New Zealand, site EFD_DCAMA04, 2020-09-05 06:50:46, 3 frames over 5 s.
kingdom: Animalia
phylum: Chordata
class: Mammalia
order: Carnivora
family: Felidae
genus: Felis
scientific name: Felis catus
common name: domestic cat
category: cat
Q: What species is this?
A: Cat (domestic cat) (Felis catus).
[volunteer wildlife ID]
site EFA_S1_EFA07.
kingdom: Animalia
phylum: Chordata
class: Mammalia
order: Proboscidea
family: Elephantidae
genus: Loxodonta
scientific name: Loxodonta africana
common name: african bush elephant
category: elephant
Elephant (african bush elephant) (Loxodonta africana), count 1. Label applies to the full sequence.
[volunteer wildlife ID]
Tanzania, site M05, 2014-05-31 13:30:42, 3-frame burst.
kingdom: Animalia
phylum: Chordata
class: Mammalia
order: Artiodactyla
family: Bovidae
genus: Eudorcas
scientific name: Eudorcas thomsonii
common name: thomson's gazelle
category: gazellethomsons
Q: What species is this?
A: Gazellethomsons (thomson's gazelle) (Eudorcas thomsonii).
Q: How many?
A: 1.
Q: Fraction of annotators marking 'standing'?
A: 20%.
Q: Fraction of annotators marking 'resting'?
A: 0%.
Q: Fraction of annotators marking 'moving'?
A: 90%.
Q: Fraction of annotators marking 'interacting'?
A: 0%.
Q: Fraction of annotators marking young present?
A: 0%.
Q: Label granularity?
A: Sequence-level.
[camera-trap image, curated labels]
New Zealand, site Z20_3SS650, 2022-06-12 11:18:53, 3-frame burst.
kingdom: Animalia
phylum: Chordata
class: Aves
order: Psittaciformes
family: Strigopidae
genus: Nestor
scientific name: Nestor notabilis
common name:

☆ ☆ ☆ ☆ ☆ ☆ ☆

→ **How to complete this task**:
Please reply with an exact copy of the lines above, starting at the first and ending at the line that holds "common name: african bush elephant".

→ **Completed exercise**:
New Zealand, site EFD_DCAMA04, 2020-09-05 06:50:46, 3 frames over 5 s.
kingdom: Animalia
phylum: Chordata
class: Mammalia
order: Carnivora
family: Felidae
genus: Felis
scientific name: Felis catus
common name: domestic cat
category: cat
Q: What species is this?
A: Cat (domestic cat) (Felis catus).
[volunteer wildlife ID]
site EFA_S1_EFA07.
kingdom: Animalia
phylum: Chordata
class: Mammalia
order: Proboscidea
family: Elephantidae
genus: Loxodonta
scientific name: Loxodonta africana
common name: african bush elephant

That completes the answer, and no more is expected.